The Kingdom of Nerdalot

Posted by on Oct 10, 2011 in Tokyo, Travel Volunteer Journey | 2 Comments
The Kingdom of Nerdalot

All of Australia, Denmark, Norway and handful of Pacific islands, that’s how many people are in Tokyo. Or Canada – every man, woman and child that lives in the wide vastness of Canada, all swallowed up by a single, ravenous city.

If the last few weeks have taught us little else, it’s that Japan is much more than Tokyo; just as Britain is much more than London. But even knowing that, we’ve long been excited about visiting the biggest city the world has ever seen.

Our schedule only allows us three days, but we decided to start in what many people – us included – imagine as the very epitome of Tokyo, Akihabara. Immediately following the Second World War, this place flourished as American troops and locals flooded the area with blackmarket goods, everyone looking to make a quick buck as the country was reborn. From there it became more legitimate as Japan grew, eventually becoming a home for the latest technology. The first Walkmans and games consoles were bought right here – at times it must have felt like the world’s future was being born in the street. It was the perfect sort of place for imaginations to thrive, where anything real or otherwise would have seemed possible.

Natural, then, that this would become the home of the otaku (or nerd). For them Akihabara was where anyone, no matter how socially inept, could be accepted, thrive even. Today this means that Akihabara is a kind of Mecca for dweebs, the neighbourhood where you won’t be judged if you fancy a stroll dressed as your favourite comic book character.

It’s also the place that spawned maid cafés, the ultimate Manga fantasy for men with big imaginations and little experience of girlfriends. We decided to check one out for lunch and were ushered in by a grinning young woman in a skimpy French maid’s outfit. The moment the lift doors opened there was a chorus of screeches and squeals, but like any good ruse, anything more than that would have cost money. A cartoon-like waitress tottered over with a menu, but it felt more like we were in an amphetamine-fuelled anime brothel than a restaurant. We looked at what was on offer – the garish décor and the all-male clientèle – and decided to go somewhere else, the reek of smoke and lechery hanging heavy in the air as we squeezed back into the elevator.


The girls-in-uniform theme is unavoidable around Akiba (its modern nickname). For a lot of people it’s harmless fun – a bit like the Carry On films that we used to enjoy so much at home. But in those films everyone was laughing at everyone else, men got as much screen time as women and the star of the show was gay.

Akiba’s style of titillation seems to focus a little too much on young girls school outfits for our comfort level – especially as many of them are simultaneously depicted as being endowed like Pamela Anderson in her pomp.

Still, overall it’s an exciting place to be, especially for nerds like us. Virtual girlfriends aside, the place is loaded with gadgetry, film memorabilia and a colossal amount of video games. We drank it all in with geeky glee.

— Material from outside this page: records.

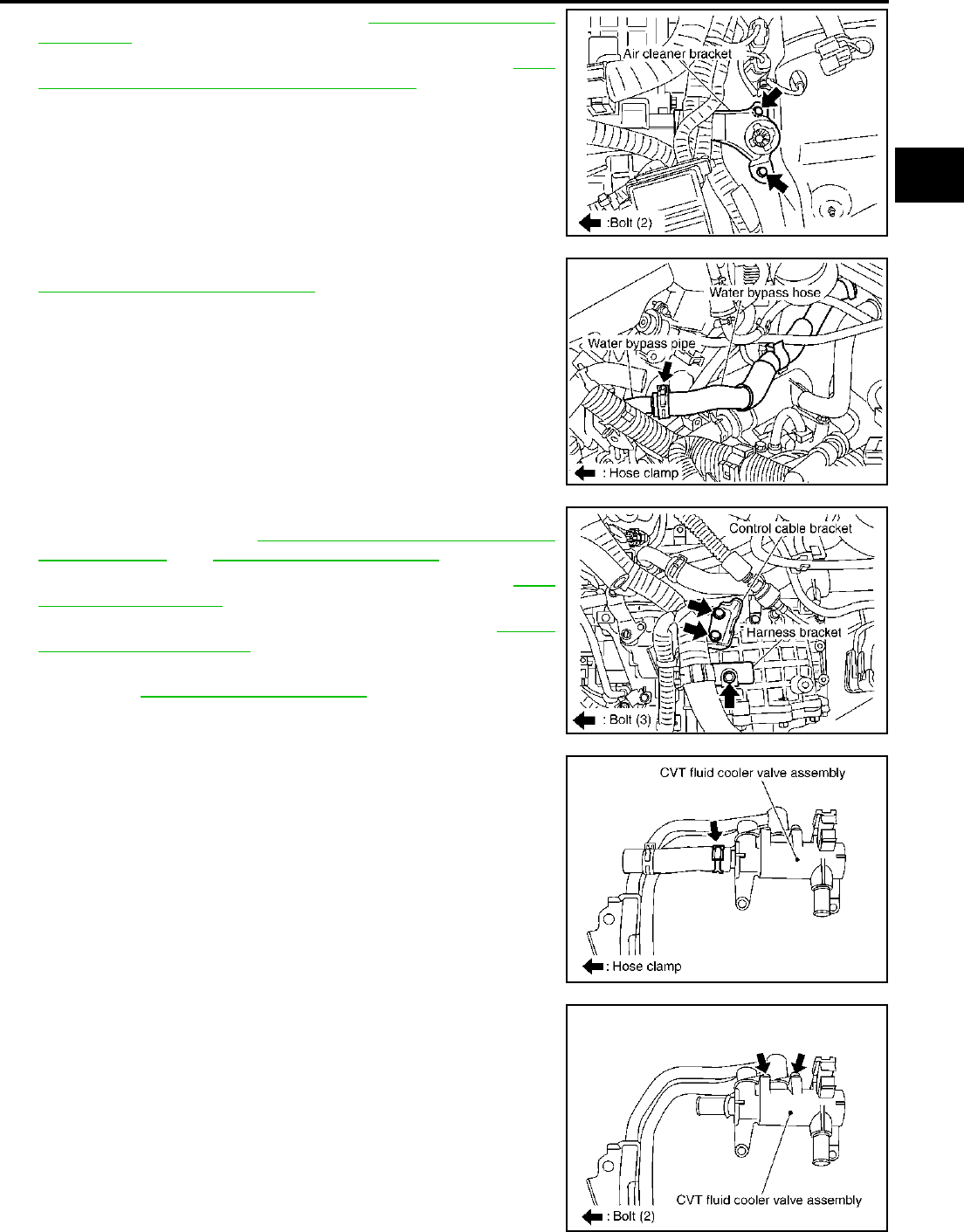 Air cleaner bracket

:Bolt (2)

Water bypass hose

Water bypass pipe

: Hose clamp

Control cable bracket

Harness bracket

: Bolt (3)

CVT fluid cooler valve assembly

: Hose clamp

CVT fluid cooler valve assembly

: Bolt (2)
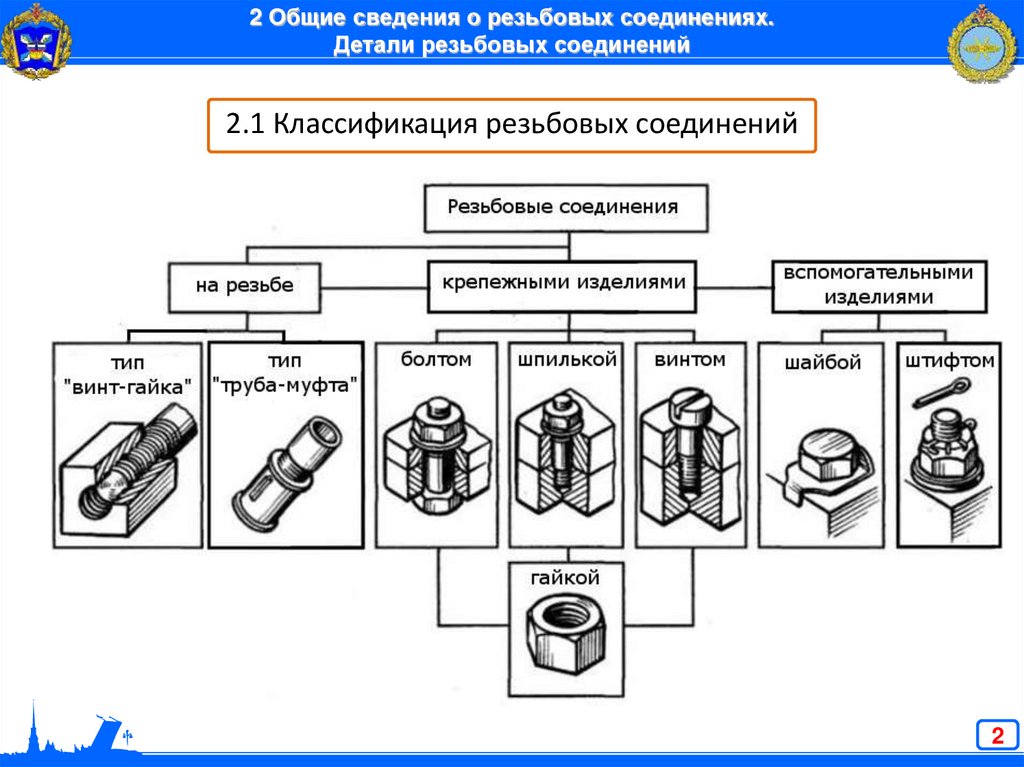 2 Общие сведения о резьбовых соединениях.
Детали резьбовых соединений

2.1 Классификация резьбовых соединений

Резьбовые соединения

на резьбе

крепежными изделиями

вспомогательными изделиями

тип "винт-гайка"

тип "труба-муфта"

болтом

шпилькой

винтом

шайбой

штифтом

гайкой

2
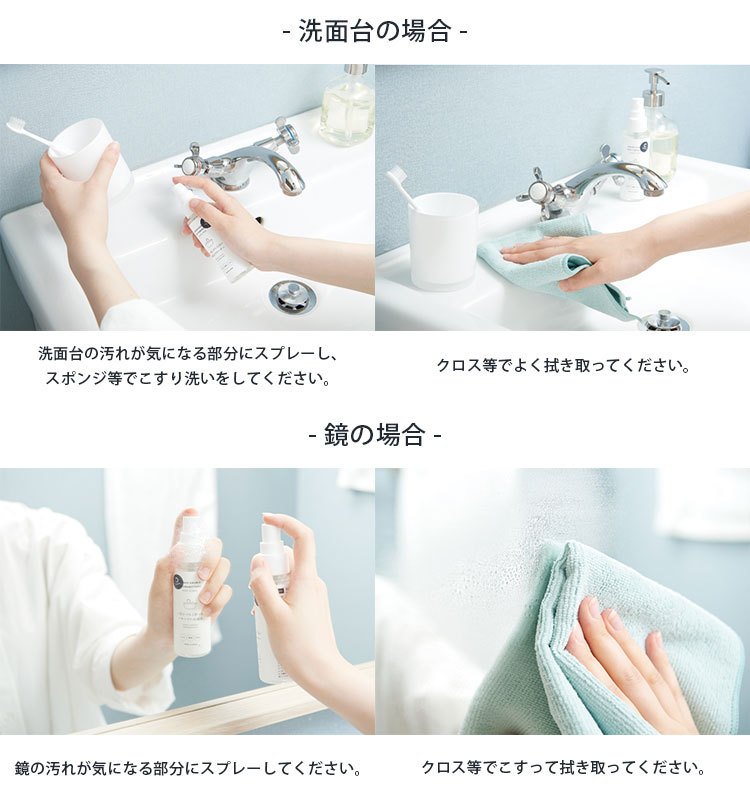 - 洗面台の場合 -

洗面台の汚れが気になる部分にスプレーし、スポンジ等でこすり洗いをしてください。

クロス等でよく拭き取ってください。

- 鏡の場合 -

鏡の汚れが気になる部分にスプレーしてください。

クロス等でこすって拭き取ってください。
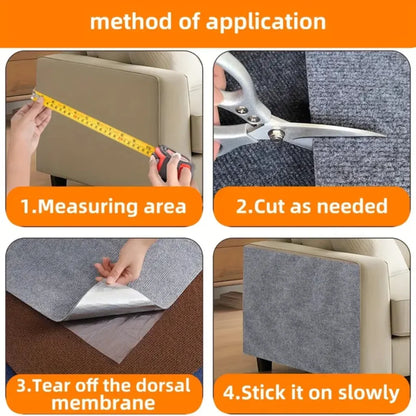 method of application

1.Measuring area

2.Cut as needed

3.Tear off the dorsal membrane

4.Stick it on slowly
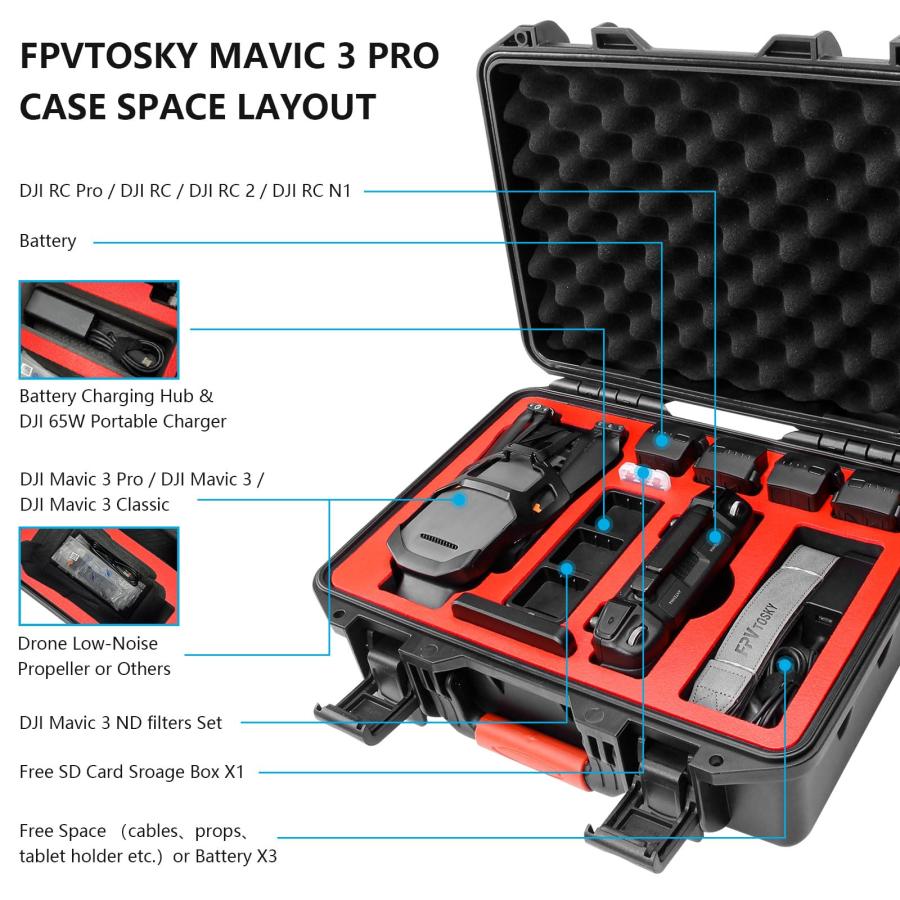 FPVTOSKY MAVIC 3 PRO CASE SPACE LAYOUT

DJI RC Pro / DJI RC / DJI RC 2 / DJI RC N1

Battery

Battery Charging Hub & DJI 65W Portable Charger

DJI Mavic 3 Pro / DJI Mavic 3 / DJI Mavic 3 Classic

Drone Low-Noise Propeller or Others

DJI Mavic 3 ND filters Set

Free SD Card Sroage Box X1

Free Space （cables、props、tablet holder etc.）or Battery X3

FPV TOSKY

I was also able to fulfil a long-held ambition to play computer games in a Tokyo arcade. It was hot and it was loud and the kids inside were exceptionally talented – just as I’d always imagined. I’ve devoted weeks of my life to gaming – months, in fact. If you totalled every minute on every console and machine, would it stretch to a year of doing literally nothing else? Hell, I think that I’d have covered that at university alone.

Of course it’s different these days. Year after year I spend less and less time gaming. Unfortunately, today the lack of practise really showed. Half a lifetime ago, I could complete the classic Japanese fighting game Tekken on a single credit, leaving a small crowd of fellow button-bashers awed by my prowess. Today I muddled through four rounds, drunk on nostalgia, before one of the aforementioned nerdlings interrupted my game with a challenge.

Except it wasn’t so much a challenge as it was a merciless brutalising. I lost two rounds to zero and left quickly thereafter.

In a separate arcade, hidden behind all the latest 3D wonders, I found Street Fighter II, perhaps the most popular fighting game of all time. Again, happy memories flooded back until I started to actually play. I narrowly scraped through the first fight before being unceremoniously trashed in the second – by the computer.

So I achieved my dream, but at what cost? My childhood, that’s what. In place of being exceptional at those few things (the games) I have now become average at a great number of others. This, I suppose is what growing up is all about: the rounding of a person into a competent, unexceptional whole.

So goodbye childhood – farewell, old times. Farewell forever!

But hello Tokyo, you big, strange flower of the east.














  1. Kat
    October 10, 2011

    Akihabara is definitely on my “must see” places when I go to Japan. It’s also where I know I’ll end up spending all my pocket money for the number of things I want to buy haha.

    The fandom devoted to school girls and maids is massive. I can’t even begin to explain it.

  2. I Nengah Sugita
    October 13, 2011

    Akihabara is the electronic heaven for me, I remember bought RAM chip for my laptop several years ago I spent a lot of time there. Enjoy your time there!